====== Trecho selecionado ======

Eu encontrei uma história que eu escrevi com 14 anos e, pra minha surpresa, eu fazia o trope Bury Your Gays (um personagem gay morria). Aí eu fiquei pensando, por que as pessoas ficam repetindo essas histórias onde personagens gays morrem?
A resposta simples é que: grupos minoritários se tornam símbolos na ficção, e ser gay é símbolo de “não poder amar quem você pode amar” na nossa cultura, que em si é uma tragédia (o personagem que não pode ter o que quer), e essa simbologia se traduz nas 2398239823 histórias trágicas que dominam a representatividade LGBT+.
Já a resposta onde eu explico como eu cheguei a conclusão disso tudo até abaixo.
Então, eu tava escrevendo sobre zumbis, sobre como eles meio que representam a ideia do “outro” na ficção. E além da versão básica de todas criaturas – wow, vampiros são mortos-vivos importais que precisam de sangue pra viver! Vamos pegar uma estaca e nos proteger! – existe a dimensão simbólica do uso dessas criaturas. Eles representam algo, que mesmo sem perceber, a gente entende e quando escreve histórias trabalha com esses símbolos. Às vezes a mera razão de usar uma certa criatura é porque nós somos atraídos por um conceito. Dificilmente é um processo consciente, mas acontece mesmo assim.
De certo modo, pensa numa “criatura mitológica” como uma palavra – eu escrevo “casa”, estou representando a ideia de uma casa. Mas o que é uma casa? Pode ser o lugar onde alguém mora, pode ter aquele sentido de “lar”, “o meu lugar”, “o espaço que é meu”, “onde fica uma família”, “um tipo de construção”. Então por trás da palavra a gente tem 239823 conceitos inconscientes associado ao uso de casa na nossa vida. O mesmo acontece com criaturas mitológicas ou coisas tipo superpoderes, só costuma ser um pouco mais complexo pra entender abertamente.
Agora, vamos falar de personagens LGBT+.

======

**Exercício**: Reproduza, do texto sobre a morte de personagens gays na ficção, o trecho que se inicia em "Eu encontrei uma" e prossegue até "a representatividade LGBT+.".

====== Registros fornecidos ======

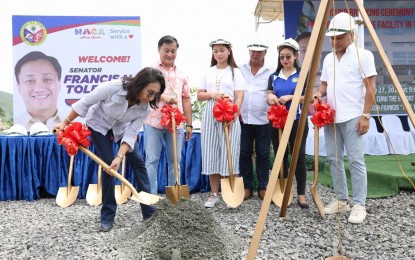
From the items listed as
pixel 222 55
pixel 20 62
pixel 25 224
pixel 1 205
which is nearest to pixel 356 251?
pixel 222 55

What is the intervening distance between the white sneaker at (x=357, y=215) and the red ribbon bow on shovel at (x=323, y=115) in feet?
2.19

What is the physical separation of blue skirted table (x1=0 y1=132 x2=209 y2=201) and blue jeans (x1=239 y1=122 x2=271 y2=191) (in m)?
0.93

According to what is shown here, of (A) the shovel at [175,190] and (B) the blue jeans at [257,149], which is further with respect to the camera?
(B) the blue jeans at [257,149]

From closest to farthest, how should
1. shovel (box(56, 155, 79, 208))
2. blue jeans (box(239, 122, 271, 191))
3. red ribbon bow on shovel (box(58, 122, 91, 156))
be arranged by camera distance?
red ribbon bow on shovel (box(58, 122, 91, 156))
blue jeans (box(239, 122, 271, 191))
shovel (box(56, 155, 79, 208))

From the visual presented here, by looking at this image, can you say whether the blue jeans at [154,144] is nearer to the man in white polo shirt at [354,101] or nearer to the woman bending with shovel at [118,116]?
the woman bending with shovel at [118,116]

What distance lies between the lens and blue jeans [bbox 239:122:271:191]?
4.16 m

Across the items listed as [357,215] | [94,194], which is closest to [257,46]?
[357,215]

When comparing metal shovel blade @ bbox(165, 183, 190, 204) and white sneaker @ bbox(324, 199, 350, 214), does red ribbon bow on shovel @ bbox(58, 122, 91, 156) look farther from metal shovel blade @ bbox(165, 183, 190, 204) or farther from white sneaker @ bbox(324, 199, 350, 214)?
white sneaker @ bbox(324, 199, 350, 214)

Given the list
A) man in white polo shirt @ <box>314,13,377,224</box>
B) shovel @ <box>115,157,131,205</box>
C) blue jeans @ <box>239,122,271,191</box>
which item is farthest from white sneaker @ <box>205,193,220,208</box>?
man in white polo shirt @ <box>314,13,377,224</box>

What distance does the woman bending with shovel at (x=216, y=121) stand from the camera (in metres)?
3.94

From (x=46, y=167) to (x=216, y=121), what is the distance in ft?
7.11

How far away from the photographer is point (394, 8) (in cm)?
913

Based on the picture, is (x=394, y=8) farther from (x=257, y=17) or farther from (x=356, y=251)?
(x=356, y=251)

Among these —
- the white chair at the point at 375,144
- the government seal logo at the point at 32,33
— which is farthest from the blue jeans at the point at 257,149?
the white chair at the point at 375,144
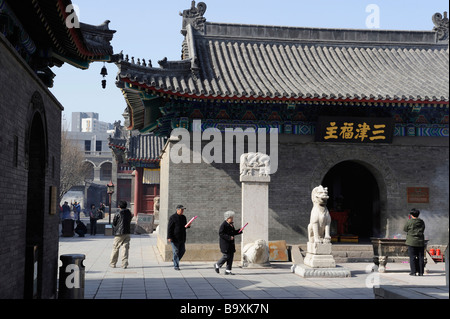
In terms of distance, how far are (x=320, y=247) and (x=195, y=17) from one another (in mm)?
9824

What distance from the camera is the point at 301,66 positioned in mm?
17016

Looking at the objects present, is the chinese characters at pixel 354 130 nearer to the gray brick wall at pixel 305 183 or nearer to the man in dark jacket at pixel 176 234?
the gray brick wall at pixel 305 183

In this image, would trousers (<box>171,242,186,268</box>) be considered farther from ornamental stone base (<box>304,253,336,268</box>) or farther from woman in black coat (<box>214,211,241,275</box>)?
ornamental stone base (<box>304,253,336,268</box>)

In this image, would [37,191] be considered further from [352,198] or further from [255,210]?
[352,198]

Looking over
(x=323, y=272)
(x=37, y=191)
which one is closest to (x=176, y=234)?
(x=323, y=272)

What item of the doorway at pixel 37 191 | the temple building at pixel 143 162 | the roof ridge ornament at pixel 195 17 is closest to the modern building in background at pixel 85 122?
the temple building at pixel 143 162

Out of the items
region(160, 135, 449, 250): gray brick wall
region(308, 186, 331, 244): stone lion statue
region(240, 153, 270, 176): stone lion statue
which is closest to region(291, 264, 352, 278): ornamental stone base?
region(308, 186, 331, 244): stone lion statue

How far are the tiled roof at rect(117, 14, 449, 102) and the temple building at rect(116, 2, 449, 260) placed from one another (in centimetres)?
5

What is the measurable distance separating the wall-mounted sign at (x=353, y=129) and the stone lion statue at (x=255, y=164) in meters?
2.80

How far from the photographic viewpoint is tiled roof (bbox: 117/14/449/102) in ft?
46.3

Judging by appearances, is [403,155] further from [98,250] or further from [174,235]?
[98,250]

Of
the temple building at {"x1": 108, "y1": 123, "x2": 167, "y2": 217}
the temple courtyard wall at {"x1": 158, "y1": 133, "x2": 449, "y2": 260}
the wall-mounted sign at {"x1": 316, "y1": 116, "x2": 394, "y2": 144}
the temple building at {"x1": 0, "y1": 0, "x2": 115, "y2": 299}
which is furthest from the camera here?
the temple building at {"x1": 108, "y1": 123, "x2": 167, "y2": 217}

======

**Resolução comentada**:
Eu encontrei uma história que eu escrevi com 14 anos e, pra minha surpresa, eu fazia o trope Bury Your Gays (um personagem gay morria). Aí eu fiquei pensando, por que as pessoas ficam repetindo essas histórias onde personagens gays morrem?
A resposta simples é que: grupos minoritários se tornam símbolos na ficção, e ser gay é símbolo de “não poder amar quem você pode amar” na nossa cultura, que em si é uma tragédia (o personagem que não pode ter o que quer), e essa simbologia se traduz nas 2398239823 histórias trágicas que dominam a representatividade LGBT+.